But which capabilities are the most important? Given my interest in normative theories of social
justice and in constitutional law, I have taken the next step, asking which capabilities should be the focus of
our concern if our aim is to design a minimally just society. Any use of the idea of capabilities for the
purposes of normative law and public policy must ultimately take a stand on substance, saying that some
capabilities are important and others less important, some good, and some (even) bad. Adam Smith,
thinking of children deprived of education, said that their human powers were “mutilated and deformed.” If
we imagine, instead, a child whose capacity for cruelty and the humiliation of others is star ved and
thwarted by familial and social development, and inhibited by the criminal law, we would not describe such
a child as “mutilated and deformed,” nor would anybody suggest that all people had a constitutional
entitlement to the free exercise of cruelty. Again, suppose that we were told that a particular child was
never taught to be capable of whistling “Twinkle Twinkle Little Star” while standing on her head. We would
not say that this child’s human powers have been “mutilated and deformed,” because, even though the
capability in question is not bad, like the capability for cruelty, it is just not very important.
My well-known Capabilities List is a provisional attempt to supply this ethical content, saying that the
protection of ten central capabilities, up to a minimum threshold level, is necessary for any society that is
going to claim to be even minimally just. I connect this threshold to the idea of human dignity, saying that
only the protection of these ten capabilities gives people lives worthy of the (innate and inalienable) human
dignity that all possess. I shall not discuss the contents of the list here, but I simply note that it is humble


and revisable, and that ample room is left for each nation to specify its thin content in accordance with its
history and circumstances.² More recently, I have also extended this approach to address the entitlements
of nonhuman animals.
From this account of my theory of justice it is possible to get a sense of why philosophy matters in
the development debate. But justice is not the only philosophical issue development practitioners need to
consider. They need, as well, to develop sophisticated and philosophically informed accounts of other key
notions well treated by philosophers, such as: the nature of freedom; the meaning and significance of
ethnic and religious pluralism; the nature of human welfare and happiness; the concepts of desire,
preference, and emotion.
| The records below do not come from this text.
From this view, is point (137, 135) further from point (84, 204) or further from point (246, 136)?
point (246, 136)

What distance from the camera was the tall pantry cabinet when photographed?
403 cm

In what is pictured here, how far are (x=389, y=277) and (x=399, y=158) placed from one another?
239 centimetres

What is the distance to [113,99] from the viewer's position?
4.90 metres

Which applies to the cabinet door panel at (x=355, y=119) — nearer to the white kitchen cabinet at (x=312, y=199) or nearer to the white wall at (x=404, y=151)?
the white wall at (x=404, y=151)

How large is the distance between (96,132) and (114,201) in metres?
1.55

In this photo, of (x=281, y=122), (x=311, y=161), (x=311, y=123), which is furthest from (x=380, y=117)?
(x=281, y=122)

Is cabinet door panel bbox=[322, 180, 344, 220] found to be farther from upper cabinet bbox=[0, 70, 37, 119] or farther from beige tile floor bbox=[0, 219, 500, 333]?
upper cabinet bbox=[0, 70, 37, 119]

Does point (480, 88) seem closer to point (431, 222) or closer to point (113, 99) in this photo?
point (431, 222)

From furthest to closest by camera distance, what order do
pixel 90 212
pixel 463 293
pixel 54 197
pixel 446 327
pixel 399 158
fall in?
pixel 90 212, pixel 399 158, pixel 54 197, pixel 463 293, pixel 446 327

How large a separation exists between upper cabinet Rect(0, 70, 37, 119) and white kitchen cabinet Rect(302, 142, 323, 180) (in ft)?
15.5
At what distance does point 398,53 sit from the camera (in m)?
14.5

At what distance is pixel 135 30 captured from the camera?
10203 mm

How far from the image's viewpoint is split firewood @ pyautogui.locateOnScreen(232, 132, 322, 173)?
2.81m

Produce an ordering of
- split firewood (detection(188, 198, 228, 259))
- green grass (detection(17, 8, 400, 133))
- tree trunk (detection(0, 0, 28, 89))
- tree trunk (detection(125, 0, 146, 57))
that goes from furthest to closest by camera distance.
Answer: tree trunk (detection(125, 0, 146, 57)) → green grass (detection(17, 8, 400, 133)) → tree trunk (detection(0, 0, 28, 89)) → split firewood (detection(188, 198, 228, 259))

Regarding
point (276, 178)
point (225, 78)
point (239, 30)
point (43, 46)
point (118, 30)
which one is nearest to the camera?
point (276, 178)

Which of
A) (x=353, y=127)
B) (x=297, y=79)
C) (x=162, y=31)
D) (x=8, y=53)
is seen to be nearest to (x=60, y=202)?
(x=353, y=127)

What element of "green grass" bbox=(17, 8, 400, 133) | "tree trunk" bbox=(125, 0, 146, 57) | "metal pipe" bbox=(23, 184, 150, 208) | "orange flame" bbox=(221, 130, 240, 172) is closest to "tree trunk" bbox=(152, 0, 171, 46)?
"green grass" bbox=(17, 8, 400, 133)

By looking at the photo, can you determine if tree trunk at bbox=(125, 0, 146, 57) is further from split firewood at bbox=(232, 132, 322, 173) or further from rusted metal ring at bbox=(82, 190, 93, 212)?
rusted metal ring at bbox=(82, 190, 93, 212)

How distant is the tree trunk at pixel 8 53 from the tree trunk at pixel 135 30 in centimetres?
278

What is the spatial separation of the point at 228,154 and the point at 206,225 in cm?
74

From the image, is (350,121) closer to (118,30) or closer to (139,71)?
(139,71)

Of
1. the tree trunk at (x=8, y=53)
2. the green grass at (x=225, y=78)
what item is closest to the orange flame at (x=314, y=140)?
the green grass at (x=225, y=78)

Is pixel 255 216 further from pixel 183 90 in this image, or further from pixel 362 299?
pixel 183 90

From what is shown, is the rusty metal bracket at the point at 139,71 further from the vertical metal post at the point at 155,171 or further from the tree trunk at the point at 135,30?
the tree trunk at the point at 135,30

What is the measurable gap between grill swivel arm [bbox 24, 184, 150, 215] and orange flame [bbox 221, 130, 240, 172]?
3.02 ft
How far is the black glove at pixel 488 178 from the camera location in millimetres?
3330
There is also the over-arching meta-question about how one ought to attempt to
justify an ethical or political theory (for example whether by seeking some indubitable foundation, as Plato
thought, or by seeking the greatest fit and coherence among all the contending concerns, as John Rawls
thought). We will not make progress unless we continually wrestle with all of these large questions, and
economics, as I’ve said, has an unfortunate tendency to seek premature closure so that mathematical
sophistication can take its happy course.
However, it is not enough to say, “The world needs philosophy.” For philosophy takes many forms,
some of those not conducive to a useful global dialogue about the enhancement of human welfare. To the
task of supplying some norms for my own profession, I now turn.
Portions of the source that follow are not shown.